--- Data shown ---
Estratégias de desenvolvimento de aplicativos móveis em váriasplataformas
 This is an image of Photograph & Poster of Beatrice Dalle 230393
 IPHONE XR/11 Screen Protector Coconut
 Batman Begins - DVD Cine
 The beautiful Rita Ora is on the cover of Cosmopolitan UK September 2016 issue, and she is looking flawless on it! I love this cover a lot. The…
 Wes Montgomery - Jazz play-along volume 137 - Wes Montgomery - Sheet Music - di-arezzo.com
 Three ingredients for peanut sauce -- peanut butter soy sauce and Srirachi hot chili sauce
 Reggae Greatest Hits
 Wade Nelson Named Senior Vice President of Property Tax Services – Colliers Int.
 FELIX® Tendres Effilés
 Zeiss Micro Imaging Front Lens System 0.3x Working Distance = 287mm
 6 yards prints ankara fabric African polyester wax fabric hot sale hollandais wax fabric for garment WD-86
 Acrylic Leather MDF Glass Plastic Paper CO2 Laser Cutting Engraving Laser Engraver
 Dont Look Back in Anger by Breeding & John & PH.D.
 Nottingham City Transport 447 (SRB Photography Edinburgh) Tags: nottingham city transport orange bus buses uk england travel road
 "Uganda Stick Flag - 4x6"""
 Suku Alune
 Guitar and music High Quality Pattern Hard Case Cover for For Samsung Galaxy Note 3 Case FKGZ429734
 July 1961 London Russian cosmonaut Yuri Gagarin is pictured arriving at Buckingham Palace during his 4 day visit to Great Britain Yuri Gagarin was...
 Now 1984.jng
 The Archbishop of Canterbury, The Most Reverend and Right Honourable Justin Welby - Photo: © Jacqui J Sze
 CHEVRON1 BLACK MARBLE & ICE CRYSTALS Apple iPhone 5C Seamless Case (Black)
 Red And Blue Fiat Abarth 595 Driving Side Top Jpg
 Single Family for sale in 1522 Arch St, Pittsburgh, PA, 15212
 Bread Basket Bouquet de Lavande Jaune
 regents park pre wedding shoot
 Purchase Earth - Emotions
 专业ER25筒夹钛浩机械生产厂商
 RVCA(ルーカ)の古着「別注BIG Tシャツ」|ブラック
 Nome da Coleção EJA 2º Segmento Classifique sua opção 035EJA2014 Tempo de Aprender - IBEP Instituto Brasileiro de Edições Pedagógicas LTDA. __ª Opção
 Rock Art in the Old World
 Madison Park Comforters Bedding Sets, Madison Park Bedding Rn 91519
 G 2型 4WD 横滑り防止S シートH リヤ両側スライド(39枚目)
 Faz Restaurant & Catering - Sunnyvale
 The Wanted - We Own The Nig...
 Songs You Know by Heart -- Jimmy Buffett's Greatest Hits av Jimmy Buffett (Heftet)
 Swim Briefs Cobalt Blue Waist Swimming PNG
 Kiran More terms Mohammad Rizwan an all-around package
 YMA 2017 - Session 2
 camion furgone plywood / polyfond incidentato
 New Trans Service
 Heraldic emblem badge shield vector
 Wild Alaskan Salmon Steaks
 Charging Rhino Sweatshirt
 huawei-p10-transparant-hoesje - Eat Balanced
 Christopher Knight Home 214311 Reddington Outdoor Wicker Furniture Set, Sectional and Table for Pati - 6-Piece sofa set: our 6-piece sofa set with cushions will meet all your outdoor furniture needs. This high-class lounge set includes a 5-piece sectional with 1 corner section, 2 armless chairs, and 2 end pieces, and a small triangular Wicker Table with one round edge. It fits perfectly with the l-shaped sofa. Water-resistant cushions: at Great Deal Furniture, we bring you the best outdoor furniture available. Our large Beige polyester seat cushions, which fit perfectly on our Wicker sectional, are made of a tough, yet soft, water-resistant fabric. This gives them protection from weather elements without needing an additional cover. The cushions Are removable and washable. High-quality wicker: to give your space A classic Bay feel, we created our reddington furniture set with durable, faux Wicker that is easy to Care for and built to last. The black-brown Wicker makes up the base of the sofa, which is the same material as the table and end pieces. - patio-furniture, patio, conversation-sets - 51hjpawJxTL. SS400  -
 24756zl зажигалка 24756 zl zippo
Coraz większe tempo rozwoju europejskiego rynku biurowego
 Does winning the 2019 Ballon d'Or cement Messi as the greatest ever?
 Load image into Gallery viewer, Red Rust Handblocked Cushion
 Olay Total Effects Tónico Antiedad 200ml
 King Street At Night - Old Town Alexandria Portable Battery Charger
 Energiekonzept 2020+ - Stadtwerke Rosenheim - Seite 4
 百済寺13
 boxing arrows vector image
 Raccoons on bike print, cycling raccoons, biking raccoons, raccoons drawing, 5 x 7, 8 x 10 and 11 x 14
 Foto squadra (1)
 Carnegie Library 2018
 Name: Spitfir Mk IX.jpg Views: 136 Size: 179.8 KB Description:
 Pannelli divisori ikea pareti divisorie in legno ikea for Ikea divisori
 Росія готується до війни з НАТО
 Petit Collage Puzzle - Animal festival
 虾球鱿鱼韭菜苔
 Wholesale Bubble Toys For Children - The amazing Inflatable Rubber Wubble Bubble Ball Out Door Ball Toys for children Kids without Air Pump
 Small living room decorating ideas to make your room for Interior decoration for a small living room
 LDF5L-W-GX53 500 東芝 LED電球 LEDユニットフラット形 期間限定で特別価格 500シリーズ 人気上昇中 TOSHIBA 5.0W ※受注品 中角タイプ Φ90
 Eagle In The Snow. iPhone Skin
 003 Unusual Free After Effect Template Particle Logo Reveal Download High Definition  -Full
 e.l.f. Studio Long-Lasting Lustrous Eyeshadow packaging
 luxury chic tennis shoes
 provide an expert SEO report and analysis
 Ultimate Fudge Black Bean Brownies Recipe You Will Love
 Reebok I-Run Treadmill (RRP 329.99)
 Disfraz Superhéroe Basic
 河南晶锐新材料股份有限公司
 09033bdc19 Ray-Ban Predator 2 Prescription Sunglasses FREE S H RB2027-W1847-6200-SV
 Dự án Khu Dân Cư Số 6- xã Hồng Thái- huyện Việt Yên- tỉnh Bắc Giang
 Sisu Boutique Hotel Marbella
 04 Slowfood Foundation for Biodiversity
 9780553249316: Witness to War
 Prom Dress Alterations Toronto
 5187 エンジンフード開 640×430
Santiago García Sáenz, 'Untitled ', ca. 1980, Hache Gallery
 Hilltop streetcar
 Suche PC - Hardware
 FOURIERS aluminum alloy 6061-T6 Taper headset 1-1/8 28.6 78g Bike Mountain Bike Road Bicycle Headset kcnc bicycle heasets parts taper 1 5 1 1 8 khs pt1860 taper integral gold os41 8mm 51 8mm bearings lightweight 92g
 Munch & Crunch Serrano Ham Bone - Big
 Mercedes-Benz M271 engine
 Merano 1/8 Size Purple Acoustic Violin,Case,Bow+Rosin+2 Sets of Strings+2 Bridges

--- Exercise brief ---
For the string "Case", show each line of the listing where it appears.

--- Task solution ---
 Guitar and music High Quality Pattern Hard Case Cover for For Samsung Galaxy Note 3 Case FKGZ429734
 CHEVRON1 BLACK MARBLE & ICE CRYSTALS Apple iPhone 5C Seamless Case (Black)
 Merano 1/8 Size Purple Acoustic Violin,Case,Bow+Rosin+2 Sets of Strings+2 Bridges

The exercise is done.